▶ [Aim] Rewrite the entries below with "chrome bumper trim" changed to "chrome bumper strip", keeping everything else the same.

▶ [Listing]
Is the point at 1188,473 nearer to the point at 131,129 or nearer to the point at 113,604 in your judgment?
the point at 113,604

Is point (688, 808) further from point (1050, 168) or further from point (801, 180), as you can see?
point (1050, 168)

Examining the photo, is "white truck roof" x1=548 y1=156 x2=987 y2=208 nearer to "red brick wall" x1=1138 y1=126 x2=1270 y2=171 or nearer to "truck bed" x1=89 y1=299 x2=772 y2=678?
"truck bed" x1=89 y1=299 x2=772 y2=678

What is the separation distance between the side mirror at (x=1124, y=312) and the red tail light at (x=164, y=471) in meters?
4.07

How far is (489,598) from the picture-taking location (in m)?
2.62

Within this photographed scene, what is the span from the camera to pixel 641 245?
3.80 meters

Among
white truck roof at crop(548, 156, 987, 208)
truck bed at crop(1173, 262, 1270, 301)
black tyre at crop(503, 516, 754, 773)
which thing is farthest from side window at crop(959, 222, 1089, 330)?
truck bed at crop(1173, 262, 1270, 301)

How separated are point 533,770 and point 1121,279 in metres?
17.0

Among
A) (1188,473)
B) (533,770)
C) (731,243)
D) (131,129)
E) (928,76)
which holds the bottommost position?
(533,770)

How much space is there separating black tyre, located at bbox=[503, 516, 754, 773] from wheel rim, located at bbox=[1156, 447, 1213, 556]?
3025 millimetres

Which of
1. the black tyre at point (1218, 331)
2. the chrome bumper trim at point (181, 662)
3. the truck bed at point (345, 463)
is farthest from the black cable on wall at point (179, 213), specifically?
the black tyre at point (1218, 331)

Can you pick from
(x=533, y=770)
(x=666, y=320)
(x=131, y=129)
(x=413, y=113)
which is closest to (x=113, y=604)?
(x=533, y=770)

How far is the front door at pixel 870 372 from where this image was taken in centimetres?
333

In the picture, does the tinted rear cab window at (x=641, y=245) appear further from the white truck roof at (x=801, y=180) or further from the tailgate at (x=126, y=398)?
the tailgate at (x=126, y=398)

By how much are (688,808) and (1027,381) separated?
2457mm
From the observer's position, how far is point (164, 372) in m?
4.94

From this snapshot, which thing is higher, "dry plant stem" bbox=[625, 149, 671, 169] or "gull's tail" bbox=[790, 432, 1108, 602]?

▶ [Worked solution]
Is the point at 1188,473 nearer to the point at 131,129 or nearer to the point at 113,604 in your judgment?
the point at 113,604

Is point (688, 808) further from point (1050, 168) or further from point (801, 180), as you can see?
point (1050, 168)

Examining the photo, is "white truck roof" x1=548 y1=156 x2=987 y2=208 nearer to "red brick wall" x1=1138 y1=126 x2=1270 y2=171 or nearer to "truck bed" x1=89 y1=299 x2=772 y2=678?
"truck bed" x1=89 y1=299 x2=772 y2=678

What is the separation distance between the side mirror at (x=1124, y=312) and the red tail light at (x=164, y=471) in meters?
4.07

How far is (489,598) from the picture-taking location (in m)?
2.62

Within this photographed scene, what is the span from the camera to pixel 641 245?
3.80 meters

Among
white truck roof at crop(548, 156, 987, 208)
truck bed at crop(1173, 262, 1270, 301)
black tyre at crop(503, 516, 754, 773)
which thing is farthest from side window at crop(959, 222, 1089, 330)?
truck bed at crop(1173, 262, 1270, 301)

How separated are point 533,770 and point 1121,279 in metres?
17.0

Among
A) (1188,473)
B) (533,770)
C) (731,243)
D) (131,129)
E) (928,76)
which holds the bottommost position?
(533,770)

How much space is there separating black tyre, located at bbox=[503, 516, 754, 773] from wheel rim, located at bbox=[1156, 447, 1213, 556]?
3025 millimetres

Which of
1. the black tyre at point (1218, 331)
2. the chrome bumper strip at point (181, 662)
3. the truck bed at point (345, 463)
is farthest from the black cable on wall at point (179, 213), specifically?
the black tyre at point (1218, 331)

Can you pick from
(x=533, y=770)
(x=666, y=320)
(x=131, y=129)
(x=413, y=113)
which is closest to (x=113, y=604)?
(x=533, y=770)

How far is the front door at pixel 870 372 from where this image was taken in centimetres?
333

In the picture, does the tinted rear cab window at (x=641, y=245) appear further from the white truck roof at (x=801, y=180) or further from the tailgate at (x=126, y=398)?
the tailgate at (x=126, y=398)

By how much are (688,808) and (1027,381) separated?
2457mm
From the observer's position, how far is point (164, 372) in m?
4.94

From this snapshot, which thing is higher, "dry plant stem" bbox=[625, 149, 671, 169] or "gull's tail" bbox=[790, 432, 1108, 602]?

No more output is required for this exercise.